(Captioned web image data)
=== Section Start ===

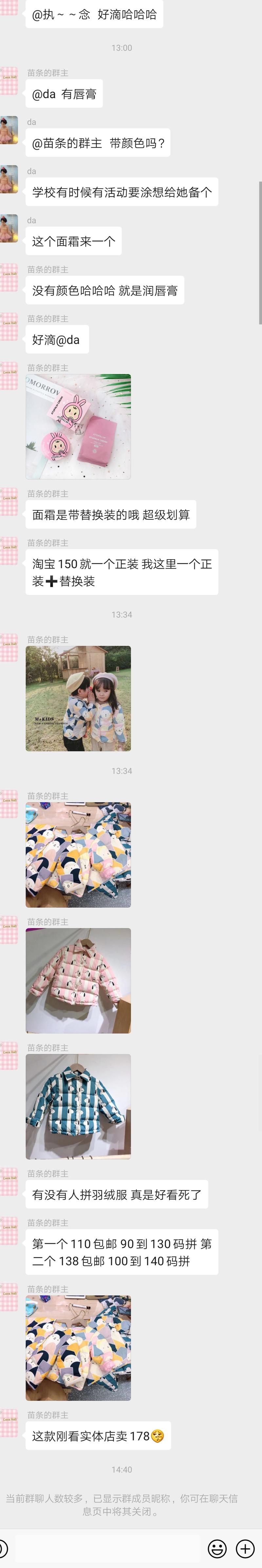 朋友在老家体制内工作
最近刚生小宝宝
看到同学在做母婴群卖母婴用品
消费了很多次
价格普遍比天猫双十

=== Section End ===

DIRECTIONS. Substitute "同事" for every "朋友" in these lines without changing anything else, and omit the pictures from your answer.

WORKED SOLUTION.
 同事在老家体制内工作
最近刚生小宝宝
看到同学在做母婴群卖母婴用品
消费了很多次
价格普遍比天猫双十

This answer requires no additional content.